Why focus on post-surgery patients?

Recovery doesn’t end when a patient leaves the hospital, especially when they return to a multi-level home with limited strength.

Many mobility devices are designed for flat hospital floors. Our design prompt asked us to improve mobility and autonomy for post-surgery patients, so we focused on the exact group that struggles most with stairs, partial weight bearing, and dependence on caregivers.

Clinical rationale

Which patients actually need stair-friendly walkers?

Lower-extremity surgeries

Hip replacement, knee replacement, femur/tibia fracture repair.

Spine procedures

Spinal fusion, laminectomy, discectomy, limited bending & lifting.

Abdominal/thoracic ops

Patients tire quickly and need stable support on home stairs.

Older adults

Reduced grip/arm strength makes lifting a walker on stairs unsafe.

Where current walkers fail

Walkers are great on flat surfaces, not on elevation changes.

How QuinLift addresses this

We convert the support force patients already use into stair assistance.

1. Penta-wheel design

As the patient leans down and pushes forward, the wheels help convert that forward pushing force into stair climbing power. No need to lift the whole walker.

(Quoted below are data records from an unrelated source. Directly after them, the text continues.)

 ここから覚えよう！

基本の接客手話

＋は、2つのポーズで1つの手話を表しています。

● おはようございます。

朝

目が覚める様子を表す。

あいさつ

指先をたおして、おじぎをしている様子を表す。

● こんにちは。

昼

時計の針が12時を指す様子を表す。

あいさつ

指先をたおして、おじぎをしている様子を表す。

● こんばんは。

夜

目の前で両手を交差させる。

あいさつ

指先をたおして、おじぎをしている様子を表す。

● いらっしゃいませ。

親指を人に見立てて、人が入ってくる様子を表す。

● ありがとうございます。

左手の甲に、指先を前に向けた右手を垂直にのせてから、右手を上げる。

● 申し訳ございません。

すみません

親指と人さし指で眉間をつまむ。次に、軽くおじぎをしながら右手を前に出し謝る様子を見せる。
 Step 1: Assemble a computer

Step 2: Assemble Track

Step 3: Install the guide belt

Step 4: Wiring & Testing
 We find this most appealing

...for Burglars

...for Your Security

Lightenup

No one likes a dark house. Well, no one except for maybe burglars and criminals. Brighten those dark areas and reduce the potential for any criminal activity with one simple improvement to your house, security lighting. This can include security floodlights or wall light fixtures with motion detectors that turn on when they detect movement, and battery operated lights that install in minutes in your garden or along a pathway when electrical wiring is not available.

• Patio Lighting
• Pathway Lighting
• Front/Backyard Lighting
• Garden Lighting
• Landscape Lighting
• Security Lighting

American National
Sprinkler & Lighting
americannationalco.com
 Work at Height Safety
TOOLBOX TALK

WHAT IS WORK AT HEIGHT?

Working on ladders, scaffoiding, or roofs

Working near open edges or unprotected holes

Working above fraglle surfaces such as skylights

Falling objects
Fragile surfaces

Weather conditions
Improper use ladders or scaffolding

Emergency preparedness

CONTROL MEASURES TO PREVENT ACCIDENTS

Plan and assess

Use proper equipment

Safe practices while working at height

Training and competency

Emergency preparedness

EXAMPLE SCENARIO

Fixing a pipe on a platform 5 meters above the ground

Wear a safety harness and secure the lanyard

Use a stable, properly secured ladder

2. Designed for home stairs

Tuned for typical indoor stair heights so the motion is predictable and repeatable for recovering patients.

3. Safety-aware

Contains a back-leg adjustment mechanism to prevent the walker from tipping backwards when the user is on a stair. Additionally, in design, includes a stair safety lock to prevent rollback between steps, matching the autonomy goal of the original prompt.